Sexual energy is the most accessible type of etheric energy in humans. This is shocking to people because “sex” is usually a term associated with sin or with perversion. But sexual energy encompasses more than just the physical act; it’s a current that runs through us all. Enlightened or not, any human can access this energy to manifest reality out of the energetic plane. While a more enlightened group of people can use sexual energy to meditate or for magical rites to manifest their desires, many people utilize it every day to create the miracle of life. It is the most available type of etheric energy to humans.
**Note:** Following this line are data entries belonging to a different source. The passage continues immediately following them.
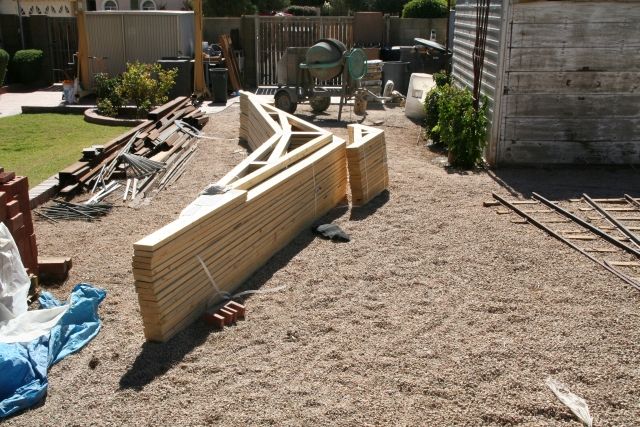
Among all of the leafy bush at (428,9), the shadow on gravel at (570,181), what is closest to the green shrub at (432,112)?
the shadow on gravel at (570,181)

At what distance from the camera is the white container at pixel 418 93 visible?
1664cm

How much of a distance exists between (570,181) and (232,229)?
21.3 ft

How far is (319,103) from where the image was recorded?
1767 centimetres

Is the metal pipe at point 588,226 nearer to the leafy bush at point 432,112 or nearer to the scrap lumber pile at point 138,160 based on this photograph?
the leafy bush at point 432,112

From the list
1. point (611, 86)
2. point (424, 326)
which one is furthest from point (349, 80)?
point (424, 326)

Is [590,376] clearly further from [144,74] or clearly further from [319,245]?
[144,74]

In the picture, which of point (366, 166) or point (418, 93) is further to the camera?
point (418, 93)

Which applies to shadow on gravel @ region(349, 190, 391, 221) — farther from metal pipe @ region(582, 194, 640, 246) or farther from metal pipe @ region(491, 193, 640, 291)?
metal pipe @ region(582, 194, 640, 246)

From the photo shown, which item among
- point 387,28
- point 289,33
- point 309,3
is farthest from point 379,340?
point 309,3

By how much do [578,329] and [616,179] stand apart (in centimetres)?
600

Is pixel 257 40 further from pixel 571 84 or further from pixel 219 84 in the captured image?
pixel 571 84

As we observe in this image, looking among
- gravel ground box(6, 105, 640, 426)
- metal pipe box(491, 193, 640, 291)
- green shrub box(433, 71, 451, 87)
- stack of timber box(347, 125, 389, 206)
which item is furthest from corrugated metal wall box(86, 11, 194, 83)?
metal pipe box(491, 193, 640, 291)

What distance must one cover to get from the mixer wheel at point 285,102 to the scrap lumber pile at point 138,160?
3327 mm

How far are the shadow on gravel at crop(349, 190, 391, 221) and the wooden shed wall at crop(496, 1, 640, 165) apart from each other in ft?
9.55
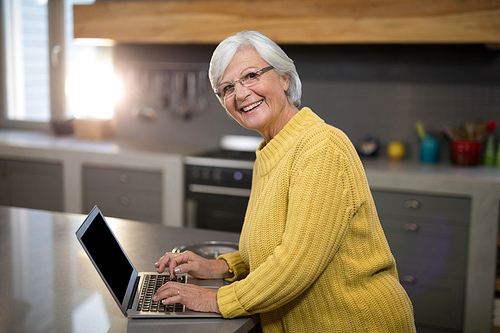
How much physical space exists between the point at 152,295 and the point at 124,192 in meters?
2.16

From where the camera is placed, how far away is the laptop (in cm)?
105

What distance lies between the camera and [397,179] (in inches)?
103

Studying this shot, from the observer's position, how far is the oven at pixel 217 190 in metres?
2.96

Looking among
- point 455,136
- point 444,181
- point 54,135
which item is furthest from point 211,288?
point 54,135

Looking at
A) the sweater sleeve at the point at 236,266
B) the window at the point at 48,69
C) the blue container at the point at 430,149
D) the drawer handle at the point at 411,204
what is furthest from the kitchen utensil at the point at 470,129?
the window at the point at 48,69

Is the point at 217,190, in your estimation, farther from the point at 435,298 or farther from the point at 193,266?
the point at 193,266

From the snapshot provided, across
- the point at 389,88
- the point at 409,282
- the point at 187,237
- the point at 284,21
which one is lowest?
the point at 409,282

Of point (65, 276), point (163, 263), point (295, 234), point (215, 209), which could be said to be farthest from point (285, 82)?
point (215, 209)

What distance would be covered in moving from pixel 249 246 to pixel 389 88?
229 cm

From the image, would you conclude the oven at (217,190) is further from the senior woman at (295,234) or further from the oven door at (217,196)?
the senior woman at (295,234)

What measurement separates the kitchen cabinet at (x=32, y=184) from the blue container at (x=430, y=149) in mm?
2479

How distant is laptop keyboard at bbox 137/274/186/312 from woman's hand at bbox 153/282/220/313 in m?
0.02

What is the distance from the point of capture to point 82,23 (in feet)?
11.2

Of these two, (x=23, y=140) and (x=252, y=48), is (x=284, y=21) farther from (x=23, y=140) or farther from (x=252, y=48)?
(x=23, y=140)
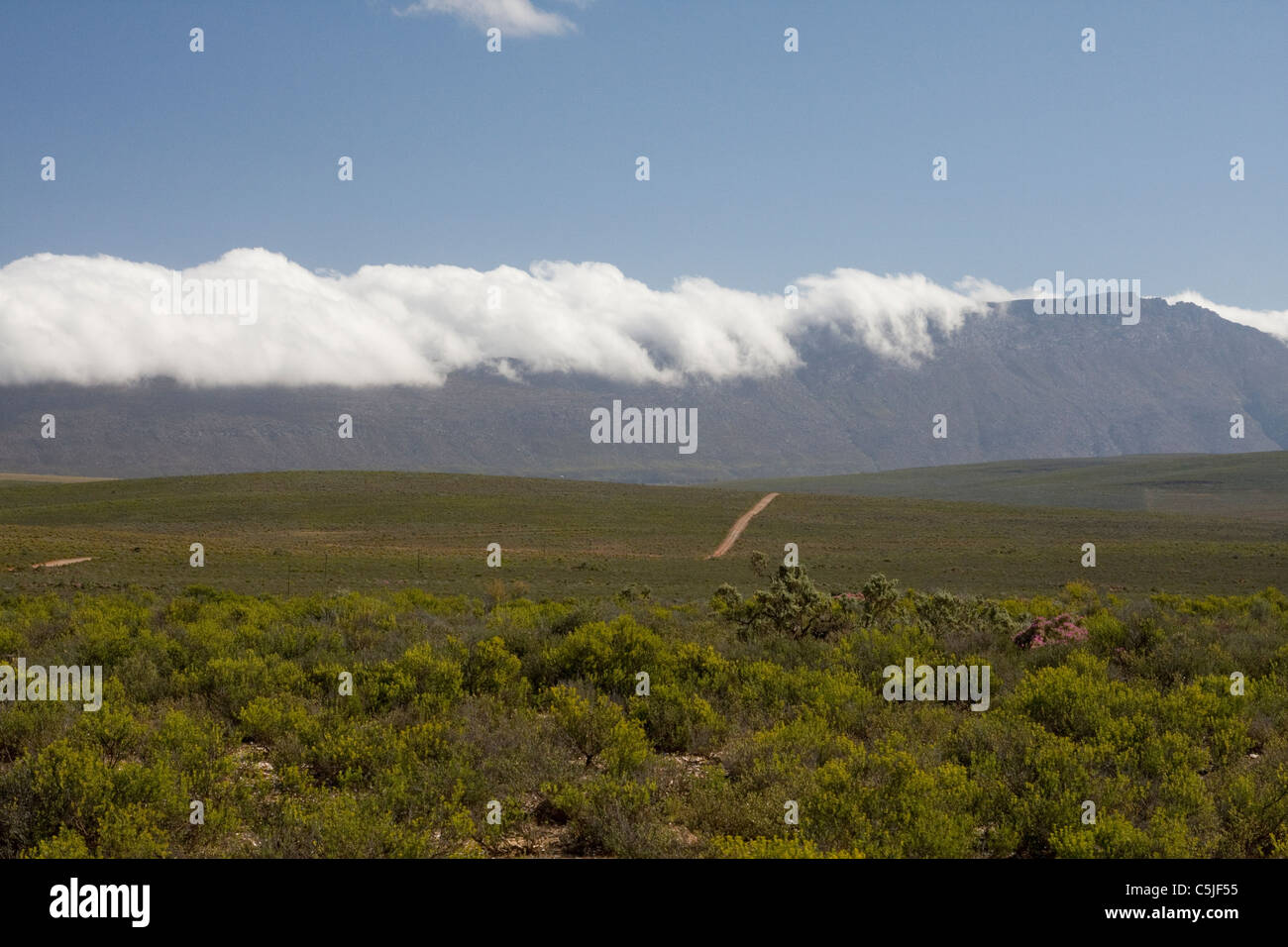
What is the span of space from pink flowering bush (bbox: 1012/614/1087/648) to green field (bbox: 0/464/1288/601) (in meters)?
22.7

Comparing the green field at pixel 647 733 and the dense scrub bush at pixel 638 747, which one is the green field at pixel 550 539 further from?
the dense scrub bush at pixel 638 747

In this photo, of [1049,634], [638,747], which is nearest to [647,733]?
[638,747]

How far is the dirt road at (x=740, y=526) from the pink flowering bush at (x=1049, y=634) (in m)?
44.9

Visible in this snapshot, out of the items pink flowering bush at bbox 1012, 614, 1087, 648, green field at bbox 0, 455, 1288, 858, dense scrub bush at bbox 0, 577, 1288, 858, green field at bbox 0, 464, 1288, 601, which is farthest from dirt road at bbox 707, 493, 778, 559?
→ dense scrub bush at bbox 0, 577, 1288, 858

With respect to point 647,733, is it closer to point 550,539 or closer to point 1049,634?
point 1049,634

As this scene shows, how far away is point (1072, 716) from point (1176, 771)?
6.41 ft

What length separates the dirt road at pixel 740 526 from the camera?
6569cm

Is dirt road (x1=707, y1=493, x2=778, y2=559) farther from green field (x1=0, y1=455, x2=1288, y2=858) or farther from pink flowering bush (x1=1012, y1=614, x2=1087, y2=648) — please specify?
pink flowering bush (x1=1012, y1=614, x2=1087, y2=648)

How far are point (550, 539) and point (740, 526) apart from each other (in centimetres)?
1935

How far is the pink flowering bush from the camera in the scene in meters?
15.7

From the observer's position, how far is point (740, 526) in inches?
3211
Being that it is so accessible, it is also sought after by external forces. Institutions such as religion and media place imperatives and doctrines on sexual energy for control. They manipulate the world’s sexual energy to propel their own goals. Religion makes it a sin, and people then depend on the forgiveness of their god(s) or their church. Many followers tag the egoic response of shame to sex. Media depends on a perverted obsession of sexual energy, and its followers can only see sex as a physical act. This creates a dependency of people on their institutions. Their energy can then be used for the institutions’ needs. If the institution wants war, better business, or popularity, they can channel this accessible energy.
But without these egoic influences on our sexual energy we could gain spiritual ascension. Emotions that the institutions feed off would lose power, emotions like jealousy and hate. Instead, a connection with one’s self would define our population. And from that, our lives could connect through spiritual love. We could begin to achieve spiritual ascension through the institution we have the most control: parenthood. There is an opportunity in parenthood to teach children to be in control of their own sexual energy, and to raise new generations of people who can live without ego and without “mind”.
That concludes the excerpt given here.